►

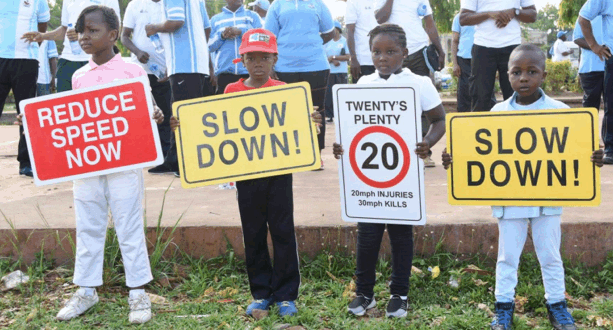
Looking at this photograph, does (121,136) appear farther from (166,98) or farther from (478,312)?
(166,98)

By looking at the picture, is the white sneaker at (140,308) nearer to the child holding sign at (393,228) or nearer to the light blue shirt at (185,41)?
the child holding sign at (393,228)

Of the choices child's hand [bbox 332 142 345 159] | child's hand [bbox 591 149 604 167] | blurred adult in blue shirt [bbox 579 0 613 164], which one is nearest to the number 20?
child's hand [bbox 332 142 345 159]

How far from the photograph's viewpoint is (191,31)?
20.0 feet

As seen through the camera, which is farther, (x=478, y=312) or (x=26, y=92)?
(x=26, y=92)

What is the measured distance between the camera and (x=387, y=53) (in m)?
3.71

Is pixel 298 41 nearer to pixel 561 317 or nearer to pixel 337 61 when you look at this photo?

◄

### Aim of the exercise
Write out all the items again, substituting "closer to" for each "nearer to" and keeping everything else the same. Leave out the pictures.

### Task answer
Looking at this photograph, does (121,136) appear farther from (166,98) or farther from (478,312)?
(166,98)

By looking at the picture, is the white sneaker at (140,308) closer to the child holding sign at (393,228) or closer to the light blue shirt at (185,41)?
the child holding sign at (393,228)

Of the choices child's hand [bbox 332 142 345 159] | child's hand [bbox 591 149 604 167] | blurred adult in blue shirt [bbox 579 0 613 164], which one is nearest to the number 20?
child's hand [bbox 332 142 345 159]

How far from the photograph's viewpoint is (191,31)?
20.0 feet

As seen through the camera, which is farther, (x=478, y=312) or (x=26, y=92)?
(x=26, y=92)

What is the measured distance between the camera and (x=387, y=53) (in m)?
3.71

Is pixel 298 41 closer to pixel 561 317 or closer to pixel 337 61 when you look at this photo?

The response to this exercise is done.